EXERCISE REQUIREMENTS: Repeat word for word the lines of the records between the one holding "In a sequence" and the one holding "0.07 meters", inclusive.

RECORDS PROVIDED:
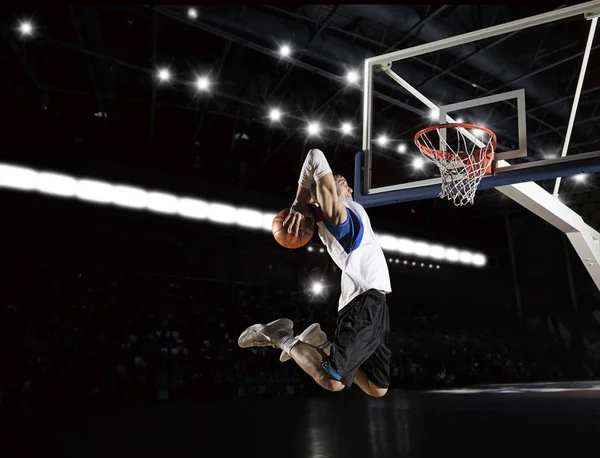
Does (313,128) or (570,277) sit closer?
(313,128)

---

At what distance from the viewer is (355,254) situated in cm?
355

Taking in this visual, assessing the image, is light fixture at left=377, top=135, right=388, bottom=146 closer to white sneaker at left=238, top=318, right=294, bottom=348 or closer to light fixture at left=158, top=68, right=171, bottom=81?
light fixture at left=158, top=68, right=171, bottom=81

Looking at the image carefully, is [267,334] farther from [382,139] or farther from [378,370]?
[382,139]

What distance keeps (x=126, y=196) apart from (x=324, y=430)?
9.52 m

--

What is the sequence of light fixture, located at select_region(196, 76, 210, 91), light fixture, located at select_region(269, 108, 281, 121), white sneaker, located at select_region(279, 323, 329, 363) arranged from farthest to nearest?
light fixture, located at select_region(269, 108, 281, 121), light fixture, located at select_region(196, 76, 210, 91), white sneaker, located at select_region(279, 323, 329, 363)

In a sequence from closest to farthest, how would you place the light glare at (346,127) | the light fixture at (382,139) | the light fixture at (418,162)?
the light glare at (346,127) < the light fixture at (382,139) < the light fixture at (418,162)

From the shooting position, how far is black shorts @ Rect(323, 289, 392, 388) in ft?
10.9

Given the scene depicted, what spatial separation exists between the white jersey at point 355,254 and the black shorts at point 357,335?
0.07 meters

TASK SOLUTION:
In a sequence from closest to farthest, how would you place the light glare at (346,127) | the light fixture at (382,139) | the light fixture at (418,162)?
the light glare at (346,127) < the light fixture at (382,139) < the light fixture at (418,162)

From the shooting position, how far is black shorts @ Rect(323, 289, 392, 388) in ft?
10.9

Given the scene depicted, what spatial separation exists between the white jersey at point 355,254 and the black shorts at point 357,335?
0.07 meters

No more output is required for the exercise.